Kalkine has a fully transformed New Avatar.

KALIN®

Qantas Airways Limited

Feb 11, 2019

QAN:ASX
Investment Type
Mid - Cap
Risk Level
Action
Rec. Price ($)


Company Overview: Qantas Airways Limited is an Australia-based company, which operates domestic and international airline. The Company is engaged in the operation of international and domestic air transportation services, the provision of freight services and the operation of a frequent flyer loyalty program. Its segments include Qantas Domestic, Qantas International, Jetstar Group, Qantas Freight, Qantas Loyalty and Corporate. The Qantas Domestic, Qantas International and Jetstar Group segments include passenger flying businesses. The Qantas Freight segment is engaged in the air cargo and express freight business. The Qantas Loyalty segment is engaged in the customer loyalty recognition programs. Its main business is the transportation of customers using two airline brands, which include Qantas and Jetstar. It also operates subsidiary businesses, including other airlines and businesses in specialist markets, such as Q Catering. Its airline brands operate regional, domestic and international services.


QAN Details

Qantas Airways Limited (ASX: QAN), an Australian airline with a market capitalization of about $9.15 billion, is considered to be positioned relatively well, given healthy management processes on fuel cost recovery and capacity management. While the demand landscape in the travel sector is changing, Qantas is expected to make capacity adjustments. Overall, first half of the year might see impacts from fuel scenario and lower ticket yields, the cost management is expected to play a role in the second half. The latest quarter one update for FY19 showcased a revenue rise of over 6% while forward bookings have been up 8% in terms of value and this sets the performance for the year ahead. On a long-term profile, the fundamentals depict a decent investment scenario with stock upside of single digit expected in the next 24 months.

[GIVEN DATA]
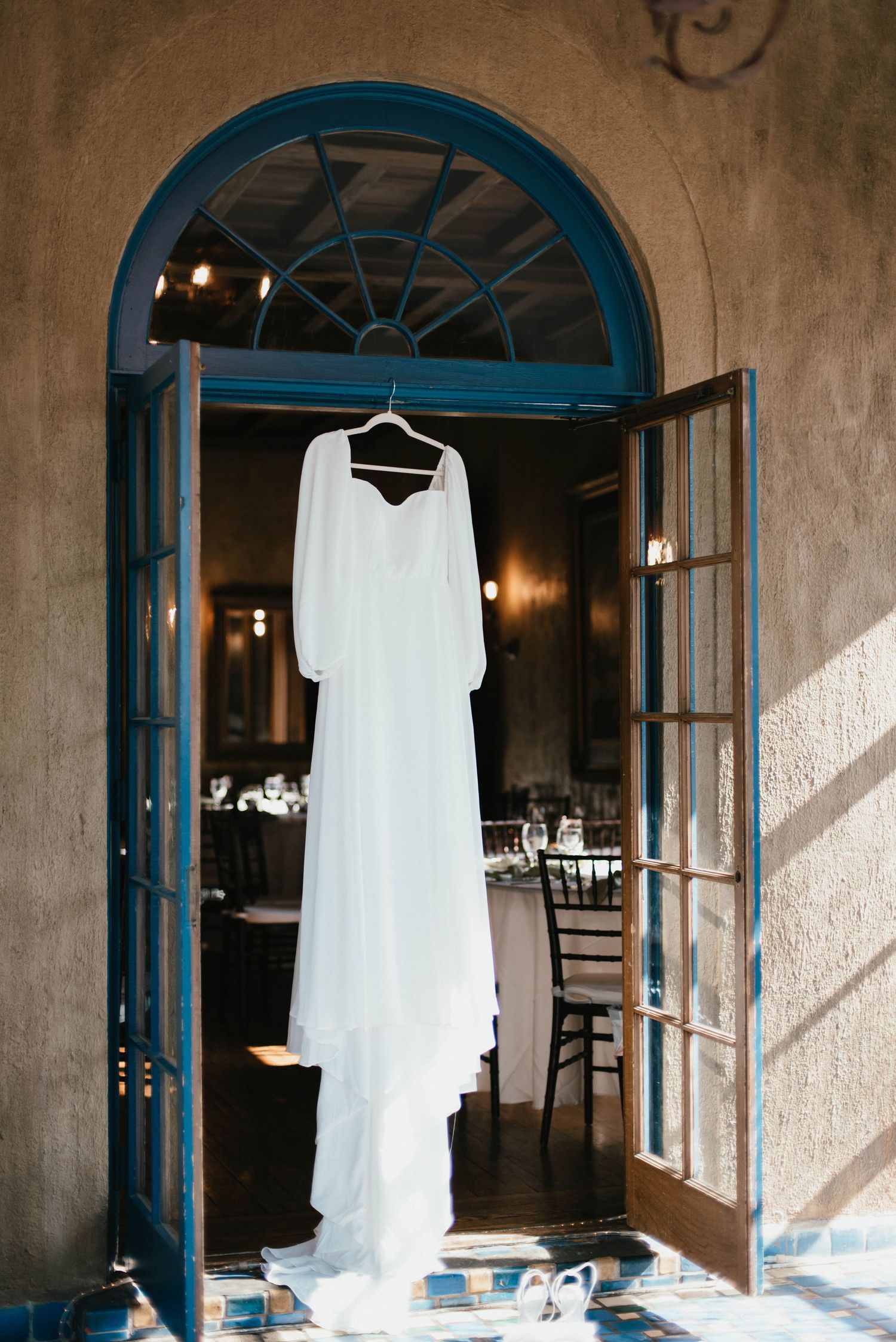 White wedding dress hanging in a rustic doorway with blue trim and natural lighting.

[WORK INSTRUCTIONS]
1. According to the Qantas report, which two airline brands does the company use to transport customers?
2. Translate this sentence from the Qantas report into Spanish: "The Qantas Freight segment is engaged in the air cargo and express freight business."
3. Sum up the Qantas report in two sentences.
None of the data is needed here.

[SOLVED PROBLEMS]
1. Qantas and Jetstar.

2. El segmento Qantas Freight se dedica al negocio de carga aérea y de carga exprés.

3. Qantas Airways Limited is an Australia-based company that provides domestic and international air transportation, freight services and a frequent flyer loyalty program, mainly through its Qantas and Jetstar brands. With a market capitalization of about $9.15 billion, it is considered relatively well positioned because of its fuel cost recovery and capacity management, and a single-digit stock upside is expected over the next 24 months.